The term “reportable cyber incident” does not include: (i) any lawfully authorized activity of a law enforcement agency of the United States, a State, or a political subdivision of a State, or of an intelligence agency of the United States, including activities undertaken pursuant to a warrant or other judicial process; (ii) any event where the cyber incident is perpetrated in good faith by an entity in response to a specific request by the owner or operator of the information system; or (iii) the threat of disruption as extortion, as described in CIRCIA section 2240(14)(A).
In addition to a streamlined definition of a reportable cyber incident, DHS recommended that the federal government adopt model cyber incident reporting timelines and triggers. The report also suggested developing model language for delaying public notification of a cyber incident, especially for instances where premature notification may tip off threat actors.
Other recommendations included enhanced communication between federal agencies and improvements to existing reporting mechanisms.
To make these recommendations a reality, DHS urged Congress to remove any legal or statutory barriers to the harmonization of incident reporting mentioned in the report.

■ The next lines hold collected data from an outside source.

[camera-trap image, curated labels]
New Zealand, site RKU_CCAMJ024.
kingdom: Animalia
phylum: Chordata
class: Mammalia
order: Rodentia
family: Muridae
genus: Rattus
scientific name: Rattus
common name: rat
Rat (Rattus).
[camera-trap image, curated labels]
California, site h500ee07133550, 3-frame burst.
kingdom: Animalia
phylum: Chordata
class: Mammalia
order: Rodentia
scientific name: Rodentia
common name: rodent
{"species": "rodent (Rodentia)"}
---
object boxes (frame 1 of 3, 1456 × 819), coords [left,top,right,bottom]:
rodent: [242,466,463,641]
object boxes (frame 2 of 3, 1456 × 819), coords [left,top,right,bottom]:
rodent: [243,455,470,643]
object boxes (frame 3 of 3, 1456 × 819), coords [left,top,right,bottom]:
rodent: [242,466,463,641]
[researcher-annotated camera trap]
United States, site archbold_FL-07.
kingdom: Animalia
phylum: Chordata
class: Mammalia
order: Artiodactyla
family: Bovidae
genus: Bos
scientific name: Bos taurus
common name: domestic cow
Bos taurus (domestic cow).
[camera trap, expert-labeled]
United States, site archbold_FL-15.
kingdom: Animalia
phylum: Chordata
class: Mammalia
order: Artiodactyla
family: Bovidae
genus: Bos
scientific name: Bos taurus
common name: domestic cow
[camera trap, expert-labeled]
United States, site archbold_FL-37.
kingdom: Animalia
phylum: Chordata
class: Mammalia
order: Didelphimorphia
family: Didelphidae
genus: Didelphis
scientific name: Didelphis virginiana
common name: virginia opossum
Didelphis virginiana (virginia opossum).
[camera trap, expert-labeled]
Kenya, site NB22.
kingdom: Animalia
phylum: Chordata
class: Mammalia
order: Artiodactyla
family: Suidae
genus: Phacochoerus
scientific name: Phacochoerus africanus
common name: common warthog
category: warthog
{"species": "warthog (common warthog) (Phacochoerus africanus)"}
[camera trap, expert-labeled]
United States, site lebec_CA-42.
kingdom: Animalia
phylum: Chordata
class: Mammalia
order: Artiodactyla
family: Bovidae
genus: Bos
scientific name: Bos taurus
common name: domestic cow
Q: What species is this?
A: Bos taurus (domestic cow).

“To address these barriers or other barriers that may prevent adoption by certain agencies of model provisions or forms developed by the CIRC, Congress may consider legislation, for example, that authorizes agencies to align their regulatory requirements to CIRC recommendations notwithstanding other provisions of law,” the report noted. “Such an authorization will permit Federal agencies to assess any statutory, legal, or policy challenges to adopting the recommendations for harmonization.”
DHS also encouraged Congress to provide funding and authority to federal agencies to further enable them to collect and share common cyber incident data elements that might otherwise not be authorized.
DHS and CIRC made it clear that these recommendations are just the start of this joint effort to streamline reporting requirements. Next steps will include collecting stakeholder feedback and evolving as a result.
“The recommendations that DHS is issuing today provide needed clarity for our partners. They streamline and harmonize reporting requirements for critical infrastructure, including by clearly defining a reportable cyber incident, establishing the timeline for reporting, and adopting a model incident reporting form,” Secretary of Homeland Security Alejandro N. Mayorkas said in a press release accompanying the report.
“These recommendations can improve our understanding of the cyber threat landscape, help victims recover from disruptions, and prevent future attacks. I look forward to working with Congress and partners across every level of government and the private sector to implement these recommendations and strengthen the resilience of communities across the country.”